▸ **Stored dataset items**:

★ ★ ★ ★ ★ ★ ★

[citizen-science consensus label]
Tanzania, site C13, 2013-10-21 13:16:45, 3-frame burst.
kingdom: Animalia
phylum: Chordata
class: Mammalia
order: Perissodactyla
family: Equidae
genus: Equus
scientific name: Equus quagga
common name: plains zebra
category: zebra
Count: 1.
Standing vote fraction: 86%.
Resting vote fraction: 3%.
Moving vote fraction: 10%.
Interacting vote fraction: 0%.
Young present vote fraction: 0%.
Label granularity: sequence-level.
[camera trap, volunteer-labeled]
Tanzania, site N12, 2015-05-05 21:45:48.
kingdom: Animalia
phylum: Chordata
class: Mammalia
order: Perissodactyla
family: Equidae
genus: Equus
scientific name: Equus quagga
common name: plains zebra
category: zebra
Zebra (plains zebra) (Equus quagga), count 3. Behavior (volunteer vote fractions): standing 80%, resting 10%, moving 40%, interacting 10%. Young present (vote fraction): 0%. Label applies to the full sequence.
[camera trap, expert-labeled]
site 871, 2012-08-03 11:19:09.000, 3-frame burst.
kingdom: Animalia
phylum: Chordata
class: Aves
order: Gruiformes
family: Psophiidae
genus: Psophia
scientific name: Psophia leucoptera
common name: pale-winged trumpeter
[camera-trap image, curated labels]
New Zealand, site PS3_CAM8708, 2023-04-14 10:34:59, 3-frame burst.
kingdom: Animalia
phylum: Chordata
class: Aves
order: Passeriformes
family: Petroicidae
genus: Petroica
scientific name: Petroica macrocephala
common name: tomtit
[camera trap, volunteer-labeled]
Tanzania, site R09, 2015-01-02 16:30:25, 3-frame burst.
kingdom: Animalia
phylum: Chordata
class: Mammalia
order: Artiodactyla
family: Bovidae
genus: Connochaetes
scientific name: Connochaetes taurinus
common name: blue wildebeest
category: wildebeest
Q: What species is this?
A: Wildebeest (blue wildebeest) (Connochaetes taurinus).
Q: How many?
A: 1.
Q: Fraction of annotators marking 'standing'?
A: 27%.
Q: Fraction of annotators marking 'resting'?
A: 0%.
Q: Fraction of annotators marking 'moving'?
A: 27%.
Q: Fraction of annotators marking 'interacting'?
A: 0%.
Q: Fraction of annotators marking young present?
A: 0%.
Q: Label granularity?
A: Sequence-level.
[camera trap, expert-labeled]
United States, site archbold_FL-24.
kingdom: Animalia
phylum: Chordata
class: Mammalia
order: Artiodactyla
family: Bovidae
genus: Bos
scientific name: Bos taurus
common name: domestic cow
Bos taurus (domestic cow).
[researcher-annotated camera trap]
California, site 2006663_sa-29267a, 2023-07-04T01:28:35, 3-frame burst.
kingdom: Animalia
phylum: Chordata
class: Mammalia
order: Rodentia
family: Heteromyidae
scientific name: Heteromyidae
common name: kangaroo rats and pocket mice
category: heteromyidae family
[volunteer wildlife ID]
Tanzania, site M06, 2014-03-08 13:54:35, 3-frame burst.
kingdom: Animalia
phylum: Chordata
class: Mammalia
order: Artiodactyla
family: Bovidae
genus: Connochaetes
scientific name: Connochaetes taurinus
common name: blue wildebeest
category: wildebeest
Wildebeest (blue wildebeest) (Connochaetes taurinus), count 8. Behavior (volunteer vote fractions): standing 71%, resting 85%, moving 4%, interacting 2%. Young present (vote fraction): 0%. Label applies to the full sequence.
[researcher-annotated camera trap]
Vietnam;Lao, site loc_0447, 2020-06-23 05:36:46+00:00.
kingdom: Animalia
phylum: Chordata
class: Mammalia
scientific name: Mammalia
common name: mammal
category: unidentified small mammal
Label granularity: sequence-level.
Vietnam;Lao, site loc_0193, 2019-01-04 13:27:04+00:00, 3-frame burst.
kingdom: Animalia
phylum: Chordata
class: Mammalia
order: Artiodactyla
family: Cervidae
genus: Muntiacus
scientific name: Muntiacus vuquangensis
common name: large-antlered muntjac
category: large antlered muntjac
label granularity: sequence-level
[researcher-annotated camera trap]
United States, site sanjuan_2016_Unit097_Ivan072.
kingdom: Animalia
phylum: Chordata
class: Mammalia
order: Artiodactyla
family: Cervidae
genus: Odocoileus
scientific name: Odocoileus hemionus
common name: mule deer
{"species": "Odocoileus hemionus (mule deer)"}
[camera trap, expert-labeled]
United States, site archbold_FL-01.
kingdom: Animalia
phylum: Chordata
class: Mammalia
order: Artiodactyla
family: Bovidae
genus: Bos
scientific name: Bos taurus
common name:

★ ★ ★ ★ ★ ★ ★

▸ **Exercise objective**:
Retype the records above in full, exactly.

▸ **Response to this task**:
[citizen-science consensus label]
Tanzania, site C13, 2013-10-21 13:16:45, 3-frame burst.
kingdom: Animalia
phylum: Chordata
class: Mammalia
order: Perissodactyla
family: Equidae
genus: Equus
scientific name: Equus quagga
common name: plains zebra
category: zebra
Count: 1.
Standing vote fraction: 86%.
Resting vote fraction: 3%.
Moving vote fraction: 10%.
Interacting vote fraction: 0%.
Young present vote fraction: 0%.
Label granularity: sequence-level.
[camera trap, volunteer-labeled]
Tanzania, site N12, 2015-05-05 21:45:48.
kingdom: Animalia
phylum: Chordata
class: Mammalia
order: Perissodactyla
family: Equidae
genus: Equus
scientific name: Equus quagga
common name: plains zebra
category: zebra
Zebra (plains zebra) (Equus quagga), count 3. Behavior (volunteer vote fractions): standing 80%, resting 10%, moving 40%, interacting 10%. Young present (vote fraction): 0%. Label applies to the full sequence.
[camera trap, expert-labeled]
site 871, 2012-08-03 11:19:09.000, 3-frame burst.
kingdom: Animalia
phylum: Chordata
class: Aves
order: Gruiformes
family: Psophiidae
genus: Psophia
scientific name: Psophia leucoptera
common name: pale-winged trumpeter
[camera-trap image, curated labels]
New Zealand, site PS3_CAM8708, 2023-04-14 10:34:59, 3-frame burst.
kingdom: Animalia
phylum: Chordata
class: Aves
order: Passeriformes
family: Petroicidae
genus: Petroica
scientific name: Petroica macrocephala
common name: tomtit
[camera trap, volunteer-labeled]
Tanzania, site R09, 2015-01-02 16:30:25, 3-frame burst.
kingdom: Animalia
phylum: Chordata
class: Mammalia
order: Artiodactyla
family: Bovidae
genus: Connochaetes
scientific name: Connochaetes taurinus
common name: blue wildebeest
category: wildebeest
Q: What species is this?
A: Wildebeest (blue wildebeest) (Connochaetes taurinus).
Q: How many?
A: 1.
Q: Fraction of annotators marking 'standing'?
A: 27%.
Q: Fraction of annotators marking 'resting'?
A: 0%.
Q: Fraction of annotators marking 'moving'?
A: 27%.
Q: Fraction of annotators marking 'interacting'?
A: 0%.
Q: Fraction of annotators marking young present?
A: 0%.
Q: Label granularity?
A: Sequence-level.
[camera trap, expert-labeled]
United States, site archbold_FL-24.
kingdom: Animalia
phylum: Chordata
class: Mammalia
order: Artiodactyla
family: Bovidae
genus: Bos
scientific name: Bos taurus
common name: domestic cow
Bos taurus (domestic cow).
[researcher-annotated camera trap]
California, site 2006663_sa-29267a, 2023-07-04T01:28:35, 3-frame burst.
kingdom: Animalia
phylum: Chordata
class: Mammalia
order: Rodentia
family: Heteromyidae
scientific name: Heteromyidae
common name: kangaroo rats and pocket mice
category: heteromyidae family
[volunteer wildlife ID]
Tanzania, site M06, 2014-03-08 13:54:35, 3-frame burst.
kingdom: Animalia
phylum: Chordata
class: Mammalia
order: Artiodactyla
family: Bovidae
genus: Connochaetes
scientific name: Connochaetes taurinus
common name: blue wildebeest
category: wildebeest
Wildebeest (blue wildebeest) (Connochaetes taurinus), count 8. Behavior (volunteer vote fractions): standing 71%, resting 85%, moving 4%, interacting 2%. Young present (vote fraction): 0%. Label applies to the full sequence.
[researcher-annotated camera trap]
Vietnam;Lao, site loc_0447, 2020-06-23 05:36:46+00:00.
kingdom: Animalia
phylum: Chordata
class: Mammalia
scientific name: Mammalia
common name: mammal
category: unidentified small mammal
Label granularity: sequence-level.
Vietnam;Lao, site loc_0193, 2019-01-04 13:27:04+00:00, 3-frame burst.
kingdom: Animalia
phylum: Chordata
class: Mammalia
order: Artiodactyla
family: Cervidae
genus: Muntiacus
scientific name: Muntiacus vuquangensis
common name: large-antlered muntjac
category: large antlered muntjac
label granularity: sequence-level
[researcher-annotated camera trap]
United States, site sanjuan_2016_Unit097_Ivan072.
kingdom: Animalia
phylum: Chordata
class: Mammalia
order: Artiodactyla
family: Cervidae
genus: Odocoileus
scientific name: Odocoileus hemionus
common name: mule deer
{"species": "Odocoileus hemionus (mule deer)"}
[camera trap, expert-labeled]
United States, site archbold_FL-01.
kingdom: Animalia
phylum: Chordata
class: Mammalia
order: Artiodactyla
family: Bovidae
genus: Bos
scientific name: Bos taurus
common name:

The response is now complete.